Parallel to the travails of Vita’s filmmaking is her unplanned pregnancy, the consequence of unprotected sex with a crew member. If the artistic process can be like giving birth, My First Film both both indulges and critiques the analogy before it is largely overwhelmed by it. Vita’s ambitions don’t include having children, at least not with at this moment or with this particular well-intentioned but dim lover. Vita weaves the pregnancy into the storyline of Always, All Ways, Anne Marie as Dina’s character wears an ungainly, unconvincing pregnancy pillow in the film’s final scenes and contemplates, as Vita does herself, an abortion.
That Anger’s “first film” (and not My First Film) was ultimately finished, but never released, runs parallel to Vita’s pregnancy and abortion, and My First Film leans even more fully into the analogy in its final moments when it employs one more level of meta-textuality in celebration of its completion. Anger had submitted Always, All Ways, Anne Marie to no fewer than 50 film festivals, earning rejections from each and every one, and the film is still listed today on IMDb as “abandoned.” (When Criterion someday releases its special edition of My First Film—it’s exactly the kind of contemporary content that company adores for its edgy, highly idiosyncratic metatextuality and self-reflexivity—maybe they’ll include Always, All Ways, Anne Marie, if it still exists, as a bonus feature.)
For more than a few years, Anger channeled her experience making Always, All Ways, Anne Marie into a feature-length multimedia piece of performance art, traveling with projected images, interacting herself with the media on screen and the audience both, using a mix of real-time text, spontaneous Internet searches, a participatory exercises, AirDropped files, and more. That, like My First Film, was an attempt to reclaim ownership of an experience in failure, one made manifest in no small part by the subtle (and sometimes not-so-subtle) misogyny of an industry still deeply rooted in patriarchy.

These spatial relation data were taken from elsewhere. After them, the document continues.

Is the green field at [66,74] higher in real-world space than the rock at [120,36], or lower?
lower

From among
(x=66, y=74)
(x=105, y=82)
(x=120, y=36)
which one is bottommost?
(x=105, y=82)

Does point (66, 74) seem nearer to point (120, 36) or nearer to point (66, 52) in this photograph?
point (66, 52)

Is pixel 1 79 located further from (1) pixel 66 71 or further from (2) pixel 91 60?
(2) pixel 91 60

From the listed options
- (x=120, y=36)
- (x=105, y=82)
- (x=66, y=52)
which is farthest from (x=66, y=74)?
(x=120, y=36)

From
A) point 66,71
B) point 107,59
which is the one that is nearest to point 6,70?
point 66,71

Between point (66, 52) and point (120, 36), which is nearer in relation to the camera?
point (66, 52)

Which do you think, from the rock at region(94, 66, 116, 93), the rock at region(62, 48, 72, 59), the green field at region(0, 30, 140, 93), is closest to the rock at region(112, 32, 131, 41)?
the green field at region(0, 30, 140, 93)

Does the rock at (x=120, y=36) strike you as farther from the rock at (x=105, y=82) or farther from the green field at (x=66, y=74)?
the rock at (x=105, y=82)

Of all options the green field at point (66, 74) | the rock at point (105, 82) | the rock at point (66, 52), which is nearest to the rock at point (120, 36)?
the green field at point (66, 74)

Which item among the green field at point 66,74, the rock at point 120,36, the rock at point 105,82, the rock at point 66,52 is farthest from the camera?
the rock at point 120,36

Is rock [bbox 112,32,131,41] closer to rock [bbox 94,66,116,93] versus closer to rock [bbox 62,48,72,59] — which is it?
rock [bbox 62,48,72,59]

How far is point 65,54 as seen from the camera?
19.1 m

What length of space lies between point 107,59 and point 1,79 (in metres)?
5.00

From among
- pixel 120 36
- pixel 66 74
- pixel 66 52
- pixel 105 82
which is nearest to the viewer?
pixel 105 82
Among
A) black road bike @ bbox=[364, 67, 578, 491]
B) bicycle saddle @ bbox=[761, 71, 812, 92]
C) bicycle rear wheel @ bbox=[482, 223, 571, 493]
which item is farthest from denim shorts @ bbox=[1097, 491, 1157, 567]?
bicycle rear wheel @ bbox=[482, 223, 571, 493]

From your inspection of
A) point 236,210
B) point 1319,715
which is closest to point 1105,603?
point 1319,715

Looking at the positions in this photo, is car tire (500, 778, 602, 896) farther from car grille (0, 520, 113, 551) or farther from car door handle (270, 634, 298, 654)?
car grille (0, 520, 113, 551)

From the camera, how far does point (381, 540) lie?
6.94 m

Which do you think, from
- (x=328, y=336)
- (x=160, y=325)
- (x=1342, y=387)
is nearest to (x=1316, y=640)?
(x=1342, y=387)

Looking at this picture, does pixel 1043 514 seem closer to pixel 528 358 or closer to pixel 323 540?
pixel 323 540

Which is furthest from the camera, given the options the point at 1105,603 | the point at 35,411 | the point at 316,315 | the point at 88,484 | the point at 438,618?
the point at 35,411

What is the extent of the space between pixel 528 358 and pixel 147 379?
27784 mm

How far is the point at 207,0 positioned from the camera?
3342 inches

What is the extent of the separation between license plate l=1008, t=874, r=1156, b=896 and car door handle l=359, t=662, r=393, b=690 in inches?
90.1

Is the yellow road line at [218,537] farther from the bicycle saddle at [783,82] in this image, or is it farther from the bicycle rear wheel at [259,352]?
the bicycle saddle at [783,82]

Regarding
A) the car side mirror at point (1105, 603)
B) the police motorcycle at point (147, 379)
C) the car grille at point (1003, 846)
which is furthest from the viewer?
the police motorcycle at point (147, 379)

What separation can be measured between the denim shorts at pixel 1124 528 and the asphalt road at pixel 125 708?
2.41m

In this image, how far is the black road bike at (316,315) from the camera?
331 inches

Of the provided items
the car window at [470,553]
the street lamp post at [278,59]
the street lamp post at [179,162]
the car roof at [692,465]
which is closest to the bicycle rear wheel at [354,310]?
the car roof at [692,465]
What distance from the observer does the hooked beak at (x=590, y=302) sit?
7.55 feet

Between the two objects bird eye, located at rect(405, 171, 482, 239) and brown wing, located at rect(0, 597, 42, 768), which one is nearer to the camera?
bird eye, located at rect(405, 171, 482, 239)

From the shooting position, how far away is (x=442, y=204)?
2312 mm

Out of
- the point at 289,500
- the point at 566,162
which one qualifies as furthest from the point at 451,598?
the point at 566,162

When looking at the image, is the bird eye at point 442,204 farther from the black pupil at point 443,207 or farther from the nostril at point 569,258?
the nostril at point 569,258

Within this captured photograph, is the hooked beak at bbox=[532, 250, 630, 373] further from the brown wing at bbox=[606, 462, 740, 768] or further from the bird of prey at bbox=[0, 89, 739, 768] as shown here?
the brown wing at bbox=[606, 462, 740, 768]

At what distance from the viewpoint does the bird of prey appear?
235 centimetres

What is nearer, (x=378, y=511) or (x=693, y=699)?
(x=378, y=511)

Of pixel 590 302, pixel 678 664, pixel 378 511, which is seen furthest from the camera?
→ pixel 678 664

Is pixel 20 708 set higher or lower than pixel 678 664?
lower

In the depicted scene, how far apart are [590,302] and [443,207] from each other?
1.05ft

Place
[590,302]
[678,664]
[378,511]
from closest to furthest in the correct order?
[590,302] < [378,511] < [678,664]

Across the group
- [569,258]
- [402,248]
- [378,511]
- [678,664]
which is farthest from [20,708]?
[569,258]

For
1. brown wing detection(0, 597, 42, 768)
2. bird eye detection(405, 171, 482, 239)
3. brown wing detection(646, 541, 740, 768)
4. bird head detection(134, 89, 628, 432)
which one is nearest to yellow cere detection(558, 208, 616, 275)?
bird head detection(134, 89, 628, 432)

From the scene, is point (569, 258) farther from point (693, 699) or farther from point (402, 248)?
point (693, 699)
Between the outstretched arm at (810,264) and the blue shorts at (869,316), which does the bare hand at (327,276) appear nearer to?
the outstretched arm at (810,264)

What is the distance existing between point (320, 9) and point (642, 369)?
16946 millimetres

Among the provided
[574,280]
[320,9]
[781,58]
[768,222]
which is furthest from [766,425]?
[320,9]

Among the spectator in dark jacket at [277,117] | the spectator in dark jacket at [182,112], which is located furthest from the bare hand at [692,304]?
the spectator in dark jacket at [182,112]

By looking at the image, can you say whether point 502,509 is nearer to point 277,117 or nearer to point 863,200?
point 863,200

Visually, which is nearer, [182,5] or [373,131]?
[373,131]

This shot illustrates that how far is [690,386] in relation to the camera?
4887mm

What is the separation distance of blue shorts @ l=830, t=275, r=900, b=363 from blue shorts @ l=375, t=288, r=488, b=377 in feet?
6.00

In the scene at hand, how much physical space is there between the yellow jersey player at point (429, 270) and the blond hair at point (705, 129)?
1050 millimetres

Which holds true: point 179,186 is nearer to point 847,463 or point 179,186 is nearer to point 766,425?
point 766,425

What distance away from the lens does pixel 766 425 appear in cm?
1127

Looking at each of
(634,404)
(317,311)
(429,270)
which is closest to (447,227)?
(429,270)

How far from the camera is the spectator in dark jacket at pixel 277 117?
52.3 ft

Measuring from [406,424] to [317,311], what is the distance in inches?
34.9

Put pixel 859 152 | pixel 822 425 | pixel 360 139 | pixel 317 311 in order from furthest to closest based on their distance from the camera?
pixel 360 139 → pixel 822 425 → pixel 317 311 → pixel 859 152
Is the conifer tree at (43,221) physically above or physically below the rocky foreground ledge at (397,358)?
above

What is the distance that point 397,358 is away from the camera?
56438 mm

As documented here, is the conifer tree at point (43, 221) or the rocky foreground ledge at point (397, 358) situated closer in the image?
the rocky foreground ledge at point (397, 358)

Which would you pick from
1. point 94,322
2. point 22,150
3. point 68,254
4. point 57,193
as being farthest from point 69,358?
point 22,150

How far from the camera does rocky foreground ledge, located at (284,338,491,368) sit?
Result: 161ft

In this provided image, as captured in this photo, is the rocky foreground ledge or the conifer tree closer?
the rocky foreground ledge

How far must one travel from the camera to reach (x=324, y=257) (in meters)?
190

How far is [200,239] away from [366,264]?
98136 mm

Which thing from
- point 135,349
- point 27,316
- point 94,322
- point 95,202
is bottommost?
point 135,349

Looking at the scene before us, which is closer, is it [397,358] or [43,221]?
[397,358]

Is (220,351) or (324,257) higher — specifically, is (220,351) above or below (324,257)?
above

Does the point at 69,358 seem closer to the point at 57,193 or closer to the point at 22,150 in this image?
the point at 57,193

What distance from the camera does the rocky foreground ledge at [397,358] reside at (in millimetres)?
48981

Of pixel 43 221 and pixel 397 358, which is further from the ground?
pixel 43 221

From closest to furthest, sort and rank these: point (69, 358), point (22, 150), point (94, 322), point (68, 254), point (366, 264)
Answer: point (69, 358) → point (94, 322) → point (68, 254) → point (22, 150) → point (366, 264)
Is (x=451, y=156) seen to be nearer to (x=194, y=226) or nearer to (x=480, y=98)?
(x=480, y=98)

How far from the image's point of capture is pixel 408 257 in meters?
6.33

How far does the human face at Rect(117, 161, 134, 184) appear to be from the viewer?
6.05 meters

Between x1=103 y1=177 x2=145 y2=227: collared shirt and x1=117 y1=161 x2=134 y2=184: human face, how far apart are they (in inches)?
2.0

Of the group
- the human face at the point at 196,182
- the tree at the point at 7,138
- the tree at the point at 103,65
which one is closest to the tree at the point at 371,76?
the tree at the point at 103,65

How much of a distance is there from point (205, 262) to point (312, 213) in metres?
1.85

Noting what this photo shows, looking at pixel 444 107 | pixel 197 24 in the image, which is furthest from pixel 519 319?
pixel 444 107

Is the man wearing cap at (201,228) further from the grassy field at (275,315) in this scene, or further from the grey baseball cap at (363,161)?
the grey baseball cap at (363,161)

Like those performances, with My First Film Anger is re-writing her past, deconstructing the relationship between artist and audience, and, especially in the film’s pregnancy/abortion storyline and its metatextual story-around-a-story, reclaiming a failed experience for her own artistic triumph. That’s an ambition one can’t critique. As a (hetero, cis, white, Boomer) male here because of his academic interest in film, I personally found My First Film‘s direct depiction of a rookie female filmmaker’s problematic first on-set experience, anchored by its excellent leads Young and Ross, in and of itself a perfectly fine and wholly self-sufficient narrative, one not in need of any of the elaborate metaphors or metatextual contraptions with which it seems to become, ultimately, raptly enamored. I respect I may be in the minority there, but whether you agree or not, Anger has made a film that, some 15 years later, makes a remarkable success out of a spectacular failure.